Nie ma nic piękniejszego niż powrót do domu, w którym czeka talerz dymiącej aromatycznej strawy. Porcja gorącej pasty, koniecznie al dente z kawałkiem świeżego chleba, czy smakowite bitki cielęce z cienkim jak papier plasterkiem prosciutto crudo i listkiem szałwii, słynne rzymskie saltimbocca, a do tego jakieś contorno, grillowana cukinia lub dobrze doprawiony, lekko pikantny od peperoncino szpinak. Do picia zwykle woda i wino, najczęściej domowe, stołowe, w grubo ciosanej karafce.

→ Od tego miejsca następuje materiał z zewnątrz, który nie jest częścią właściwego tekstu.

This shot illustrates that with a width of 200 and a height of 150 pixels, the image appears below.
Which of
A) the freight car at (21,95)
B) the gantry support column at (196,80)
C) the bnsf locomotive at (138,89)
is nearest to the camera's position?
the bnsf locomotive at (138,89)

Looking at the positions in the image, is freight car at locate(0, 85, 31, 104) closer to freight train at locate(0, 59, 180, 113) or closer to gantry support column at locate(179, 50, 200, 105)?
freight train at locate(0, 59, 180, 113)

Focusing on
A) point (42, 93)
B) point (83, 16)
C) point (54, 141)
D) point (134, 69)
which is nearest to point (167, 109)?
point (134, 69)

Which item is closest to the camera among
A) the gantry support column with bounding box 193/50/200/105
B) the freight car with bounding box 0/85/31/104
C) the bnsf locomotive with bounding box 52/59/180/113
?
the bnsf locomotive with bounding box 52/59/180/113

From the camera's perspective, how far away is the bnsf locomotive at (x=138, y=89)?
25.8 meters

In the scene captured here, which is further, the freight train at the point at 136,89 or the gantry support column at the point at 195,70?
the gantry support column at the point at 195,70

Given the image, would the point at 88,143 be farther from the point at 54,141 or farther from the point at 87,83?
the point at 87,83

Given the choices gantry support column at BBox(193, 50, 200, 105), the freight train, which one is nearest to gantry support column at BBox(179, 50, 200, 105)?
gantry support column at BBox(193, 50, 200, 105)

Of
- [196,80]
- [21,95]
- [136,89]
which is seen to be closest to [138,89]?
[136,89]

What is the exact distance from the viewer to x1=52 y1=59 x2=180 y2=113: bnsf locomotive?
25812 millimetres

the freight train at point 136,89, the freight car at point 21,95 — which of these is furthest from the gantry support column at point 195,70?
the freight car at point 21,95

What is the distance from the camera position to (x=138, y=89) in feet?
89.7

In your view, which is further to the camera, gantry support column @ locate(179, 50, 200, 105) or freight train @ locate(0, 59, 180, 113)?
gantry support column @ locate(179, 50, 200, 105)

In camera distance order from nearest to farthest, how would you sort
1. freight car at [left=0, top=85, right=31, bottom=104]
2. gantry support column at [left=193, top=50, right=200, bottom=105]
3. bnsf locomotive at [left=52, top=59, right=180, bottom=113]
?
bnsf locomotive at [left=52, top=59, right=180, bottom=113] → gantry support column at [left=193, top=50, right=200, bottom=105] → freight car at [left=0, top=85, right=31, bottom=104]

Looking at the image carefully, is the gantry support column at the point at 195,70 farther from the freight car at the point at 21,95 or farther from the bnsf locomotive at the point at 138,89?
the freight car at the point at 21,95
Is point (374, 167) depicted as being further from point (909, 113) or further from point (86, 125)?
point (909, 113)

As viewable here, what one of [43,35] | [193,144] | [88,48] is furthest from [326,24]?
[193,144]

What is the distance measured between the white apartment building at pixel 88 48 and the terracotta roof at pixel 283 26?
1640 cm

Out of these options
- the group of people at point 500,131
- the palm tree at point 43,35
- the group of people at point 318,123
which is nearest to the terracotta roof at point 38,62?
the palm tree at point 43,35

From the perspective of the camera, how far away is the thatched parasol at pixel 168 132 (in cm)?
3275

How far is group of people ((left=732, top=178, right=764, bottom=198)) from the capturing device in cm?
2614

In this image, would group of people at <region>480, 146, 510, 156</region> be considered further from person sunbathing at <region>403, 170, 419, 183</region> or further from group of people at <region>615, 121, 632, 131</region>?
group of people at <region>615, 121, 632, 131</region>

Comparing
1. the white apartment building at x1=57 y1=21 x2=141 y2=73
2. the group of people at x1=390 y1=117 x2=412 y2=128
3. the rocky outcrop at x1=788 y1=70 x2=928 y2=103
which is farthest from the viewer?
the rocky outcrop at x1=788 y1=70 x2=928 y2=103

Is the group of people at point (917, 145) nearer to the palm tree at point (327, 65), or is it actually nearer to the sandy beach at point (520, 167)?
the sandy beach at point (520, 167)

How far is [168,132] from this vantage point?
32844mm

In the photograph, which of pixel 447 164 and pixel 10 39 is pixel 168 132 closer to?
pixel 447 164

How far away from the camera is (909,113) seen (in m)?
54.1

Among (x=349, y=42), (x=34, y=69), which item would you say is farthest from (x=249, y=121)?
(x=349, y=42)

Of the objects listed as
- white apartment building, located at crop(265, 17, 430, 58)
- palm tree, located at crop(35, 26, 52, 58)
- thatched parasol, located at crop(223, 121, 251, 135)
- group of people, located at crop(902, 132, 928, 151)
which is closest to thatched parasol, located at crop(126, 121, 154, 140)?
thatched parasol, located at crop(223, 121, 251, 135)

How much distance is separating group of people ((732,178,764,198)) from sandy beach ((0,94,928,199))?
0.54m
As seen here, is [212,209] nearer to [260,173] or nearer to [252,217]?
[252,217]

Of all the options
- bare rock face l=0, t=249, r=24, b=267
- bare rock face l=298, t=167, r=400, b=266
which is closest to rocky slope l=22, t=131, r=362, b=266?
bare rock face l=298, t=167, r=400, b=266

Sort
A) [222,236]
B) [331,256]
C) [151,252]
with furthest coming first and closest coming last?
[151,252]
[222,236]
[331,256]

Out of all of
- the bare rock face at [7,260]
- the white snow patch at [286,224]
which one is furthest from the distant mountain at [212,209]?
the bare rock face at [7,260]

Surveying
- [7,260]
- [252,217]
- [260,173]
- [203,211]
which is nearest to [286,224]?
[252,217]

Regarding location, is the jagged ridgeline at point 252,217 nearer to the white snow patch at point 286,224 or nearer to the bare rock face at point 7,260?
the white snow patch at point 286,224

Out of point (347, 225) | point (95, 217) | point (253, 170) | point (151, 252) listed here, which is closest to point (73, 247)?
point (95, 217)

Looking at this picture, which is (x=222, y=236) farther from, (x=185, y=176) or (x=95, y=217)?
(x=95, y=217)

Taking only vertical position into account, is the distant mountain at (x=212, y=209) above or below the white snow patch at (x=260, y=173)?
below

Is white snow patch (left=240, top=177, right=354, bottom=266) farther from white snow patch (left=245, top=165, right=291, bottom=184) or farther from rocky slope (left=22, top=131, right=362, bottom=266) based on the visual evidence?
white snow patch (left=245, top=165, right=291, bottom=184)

Czas spędzony przy stole daje rzymianom podstawowe poczucie bezpieczeństwa, wspomnienie rodzinnego domu, pielęgnowane bardzo starannie. Do dziś niemało rodzin żyje w strukturach trzypokoleniowych, co owszem, z jednej strony wynika często z trudności finansowych, niskich zarobków i niemożności pójścia „na swoje”, z drugiej jednak – wiąże się też z przeświadczeniem, że funkcjonowanie pod jednym dachem z pokoleniem dziadków to esencja rodzinnego ciepła. Bo cóż jest wspanialszego dla mieszkańców Wiecznego Miasta od kochającej babci, która w czwartek tradycyjnie czeka na swoje dzieci i zupełnie dorosłego już wnuka z miską gnocchi, czyli kopytek, tych najzwyklejszych, al pomodoro, z sosem pomidorowym, który dusiła na wolnym ogniu przez cztery godziny, a na koniec już przy podaniu okrasiła listkiem świeżej bazylii? Cóż może się trafić milszego niż maleńka filiżanka mocnego espresso z domowej kawiarki moka, wzbogaconego kroplą anyżowej wódki sambuca?

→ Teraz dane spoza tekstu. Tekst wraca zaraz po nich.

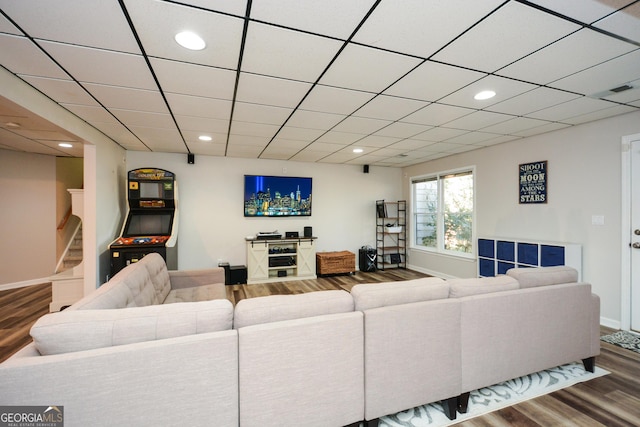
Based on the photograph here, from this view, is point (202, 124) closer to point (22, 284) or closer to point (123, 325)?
point (123, 325)

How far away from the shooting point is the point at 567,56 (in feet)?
6.59

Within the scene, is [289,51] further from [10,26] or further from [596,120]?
[596,120]

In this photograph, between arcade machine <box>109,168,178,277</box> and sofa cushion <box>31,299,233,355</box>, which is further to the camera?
arcade machine <box>109,168,178,277</box>

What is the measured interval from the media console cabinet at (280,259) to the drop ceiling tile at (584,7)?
474 centimetres

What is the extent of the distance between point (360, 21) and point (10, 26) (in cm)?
210

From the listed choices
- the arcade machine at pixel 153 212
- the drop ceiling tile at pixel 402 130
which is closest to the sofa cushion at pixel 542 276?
the drop ceiling tile at pixel 402 130

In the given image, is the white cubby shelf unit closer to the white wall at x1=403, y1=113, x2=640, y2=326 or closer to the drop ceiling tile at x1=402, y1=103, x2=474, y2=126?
the white wall at x1=403, y1=113, x2=640, y2=326

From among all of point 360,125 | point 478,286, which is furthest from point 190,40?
point 478,286

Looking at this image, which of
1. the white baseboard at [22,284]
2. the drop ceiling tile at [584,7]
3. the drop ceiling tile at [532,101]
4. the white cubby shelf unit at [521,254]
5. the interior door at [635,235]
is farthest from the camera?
the white baseboard at [22,284]

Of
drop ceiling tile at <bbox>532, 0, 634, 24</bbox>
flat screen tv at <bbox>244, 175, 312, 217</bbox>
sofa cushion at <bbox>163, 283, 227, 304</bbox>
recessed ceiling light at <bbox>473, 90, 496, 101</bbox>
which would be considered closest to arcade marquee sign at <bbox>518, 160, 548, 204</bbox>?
recessed ceiling light at <bbox>473, 90, 496, 101</bbox>

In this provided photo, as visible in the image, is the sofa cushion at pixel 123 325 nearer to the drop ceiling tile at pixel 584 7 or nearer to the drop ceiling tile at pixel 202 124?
the drop ceiling tile at pixel 584 7

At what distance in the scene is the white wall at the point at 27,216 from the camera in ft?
15.8

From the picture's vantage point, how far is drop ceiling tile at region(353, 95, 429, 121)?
2.80 m

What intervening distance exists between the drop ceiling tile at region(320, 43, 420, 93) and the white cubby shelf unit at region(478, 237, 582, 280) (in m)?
3.19
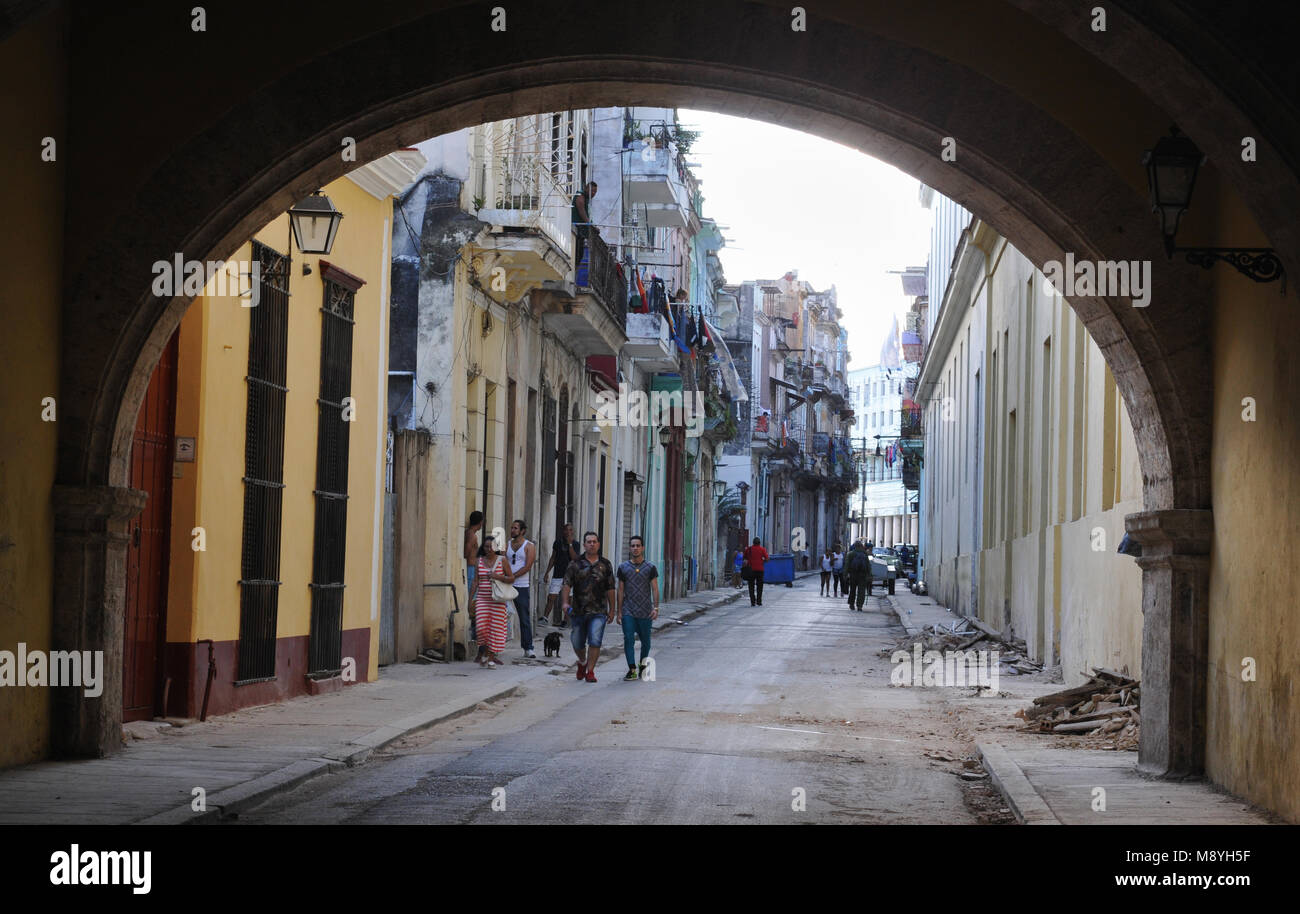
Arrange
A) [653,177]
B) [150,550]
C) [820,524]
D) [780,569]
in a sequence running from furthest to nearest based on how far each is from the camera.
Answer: [820,524], [780,569], [653,177], [150,550]

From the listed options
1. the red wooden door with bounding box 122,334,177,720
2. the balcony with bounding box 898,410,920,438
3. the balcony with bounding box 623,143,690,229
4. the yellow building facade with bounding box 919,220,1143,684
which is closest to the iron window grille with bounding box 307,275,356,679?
the red wooden door with bounding box 122,334,177,720

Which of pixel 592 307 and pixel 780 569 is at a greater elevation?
pixel 592 307

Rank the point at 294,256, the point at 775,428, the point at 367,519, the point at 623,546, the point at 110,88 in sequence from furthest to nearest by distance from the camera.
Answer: the point at 775,428, the point at 623,546, the point at 367,519, the point at 294,256, the point at 110,88

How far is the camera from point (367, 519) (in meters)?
17.8

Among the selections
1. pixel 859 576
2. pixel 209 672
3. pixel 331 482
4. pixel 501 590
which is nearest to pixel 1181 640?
pixel 209 672

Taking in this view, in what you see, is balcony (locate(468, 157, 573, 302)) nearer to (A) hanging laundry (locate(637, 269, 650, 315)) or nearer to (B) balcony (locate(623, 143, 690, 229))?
(A) hanging laundry (locate(637, 269, 650, 315))

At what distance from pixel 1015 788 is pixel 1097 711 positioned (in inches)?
159

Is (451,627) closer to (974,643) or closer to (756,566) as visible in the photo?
(974,643)

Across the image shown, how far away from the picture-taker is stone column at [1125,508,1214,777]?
34.5 ft

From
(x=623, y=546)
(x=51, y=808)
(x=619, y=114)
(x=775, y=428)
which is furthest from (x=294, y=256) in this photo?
(x=775, y=428)

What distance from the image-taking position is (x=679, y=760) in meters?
11.3
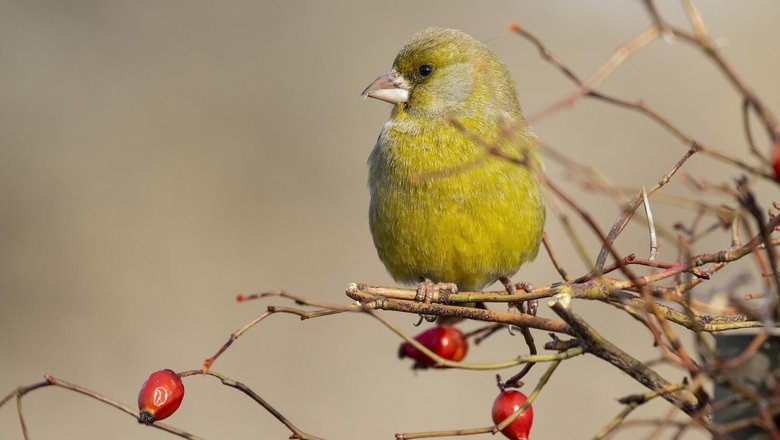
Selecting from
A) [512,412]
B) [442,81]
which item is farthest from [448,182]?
[512,412]

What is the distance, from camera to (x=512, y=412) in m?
2.08

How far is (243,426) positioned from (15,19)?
498cm

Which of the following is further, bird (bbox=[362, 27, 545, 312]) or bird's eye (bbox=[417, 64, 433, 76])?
bird's eye (bbox=[417, 64, 433, 76])

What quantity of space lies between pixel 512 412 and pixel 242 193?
5.84m

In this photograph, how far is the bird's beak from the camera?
3.79 meters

Rzymianie kochają spędzać czas przy stole i kochają też jadać poza domem. Całymi rodzinami i gromadnie wśród przyjaciół spotykają się w restauracjach. Nie tych wykwintnych, z jedzeniem gourmet. Wręcz przeciwnie, w zwykłych trattoriach czy tawernach, jak to bywało w wiekach minionych. Pod tym względem prawie nic się nie zmieniło…
Nie można zacząć rzymskiego biesiadowania bez pysznej, chrupiącej bruschetty. Bruschetta to esencja prostoty w doborze składników i sposobie przyrządzania, „drugie życie”, jak z uśmiechem mawiają rzymianie, dla kilkudniowego już chleba i najlepsze co może być, by pobudzić apetyt, zanim rozsiądziemy się na dobre.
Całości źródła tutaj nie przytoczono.